The Seimas’ position was presented to the court by Vytautas Bakas, chairman of the impeachment commission. According to him, the situation Bastys found himself in was not a conflict of interest or an incidental acquaintance with former or current agents of Russian special services.

“We are speaking about Lithuania’s paramount interests, such as energy independence”, Bakas, a member of the ruling Lithuanian Farmers and Greens Union (LFGU), said.

Stasys Šedbaras, another member of the impeachment commission, said that Bastys, an experienced parliamentarian who has in the past worked as an adviser to the prime minister, could not have been so naive as not to perceive the danger of his ties with the Russians, all the more so because he had been warned by the State Security Department (VSD).

The defense ask for more witnesses

Bastys’ defense lawyers asked the court to summon VSD Director Darius Jauniškis and two men named in the impeachment commission’s findings — Piotr Voyeiko and Yevgeny Kostin, who is seen as a representative of Rosatom — to testify as witnesses in the hearing

The Seimas’ representatives objected to this request, saying that VSD had already provided information regarding Bastys’ ties with these persons and the lawmaker himself had not denied it, and that the hearing was into the lawmaker’s actions, not into those of Voyeiko or Kostin.

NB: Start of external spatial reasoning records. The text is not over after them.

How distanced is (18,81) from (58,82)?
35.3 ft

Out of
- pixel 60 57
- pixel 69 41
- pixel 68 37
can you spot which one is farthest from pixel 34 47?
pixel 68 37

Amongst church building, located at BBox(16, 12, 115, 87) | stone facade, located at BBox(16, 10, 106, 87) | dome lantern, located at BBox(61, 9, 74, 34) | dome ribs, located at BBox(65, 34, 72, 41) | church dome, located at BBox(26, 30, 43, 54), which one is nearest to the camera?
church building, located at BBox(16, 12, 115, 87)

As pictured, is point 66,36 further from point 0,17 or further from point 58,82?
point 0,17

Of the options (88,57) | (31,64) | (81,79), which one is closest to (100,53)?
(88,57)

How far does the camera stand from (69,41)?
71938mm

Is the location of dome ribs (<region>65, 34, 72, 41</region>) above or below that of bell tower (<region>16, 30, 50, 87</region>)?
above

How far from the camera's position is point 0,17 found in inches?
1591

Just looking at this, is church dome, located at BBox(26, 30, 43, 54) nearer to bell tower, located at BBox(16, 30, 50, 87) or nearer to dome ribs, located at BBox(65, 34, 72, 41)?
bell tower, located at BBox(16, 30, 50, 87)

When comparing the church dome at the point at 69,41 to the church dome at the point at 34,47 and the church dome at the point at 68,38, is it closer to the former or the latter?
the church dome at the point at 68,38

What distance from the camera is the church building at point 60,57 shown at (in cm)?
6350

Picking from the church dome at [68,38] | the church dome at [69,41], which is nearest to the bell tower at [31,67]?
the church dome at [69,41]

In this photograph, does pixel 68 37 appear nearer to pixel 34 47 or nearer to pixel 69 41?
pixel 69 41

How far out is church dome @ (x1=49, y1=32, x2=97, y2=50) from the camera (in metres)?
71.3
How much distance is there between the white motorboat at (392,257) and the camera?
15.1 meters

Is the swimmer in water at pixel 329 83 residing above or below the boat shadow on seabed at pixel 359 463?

The court decided to dismiss requests for additional witnesses and noted that Algirdas Bloze, a VSD employee, had been summoned to testify.

Bastys did not comment on the case before the start of the hearing, apart from saying that he was sticking to his position that the allegations were baseless.

The lawmaker would not say if he will step down if the Constitutional Court rules that he grossly violated the Constitution.

“You’ll have my answer after the Constitutional Court issues its ruling,” he told reporters.

Faces impeachment over ties with people working for Russia

The impeachment commission says in its conclusion that Bastys breached the oath by concealing his ties with Voyeiko, by giving conflicting statements and explanations to the State Security Department and the Seimas Committee on National Security and Defense on whether he knew that Voyeiko was working for KGB, and by helping to arrange publicly unannounced meetings between Rosatom’s people and top officials of Lithuanian state authorities.

Bastys also faces impeachment over his ties with certain individuals named in intelligence materials, including Yevgeny Kostin, who is seen as a representative of Rosatom, Ernest Matskevich, a journalist of the Russian state channel RTR, Saturnas Dubininkas, who is said to be a former Kaunas mafia leader, and Vadim Pakhomov, a businessman suspected of illegal activity.

The lawmaker denies all allegations, describing the impeachment process as political retribution against him.

If the Constitutional Court rules that a lawmaker has breached the oath and grossly violated the Constitution, the parliament may strip that person of his or her mandate if at least three-fifths of all of MPs, or 85 lawmakers, vote in favor.

If Bastys leaves the parliament, a new election will be held in his Zanavyku single-member constituency in southwestern Lithuania.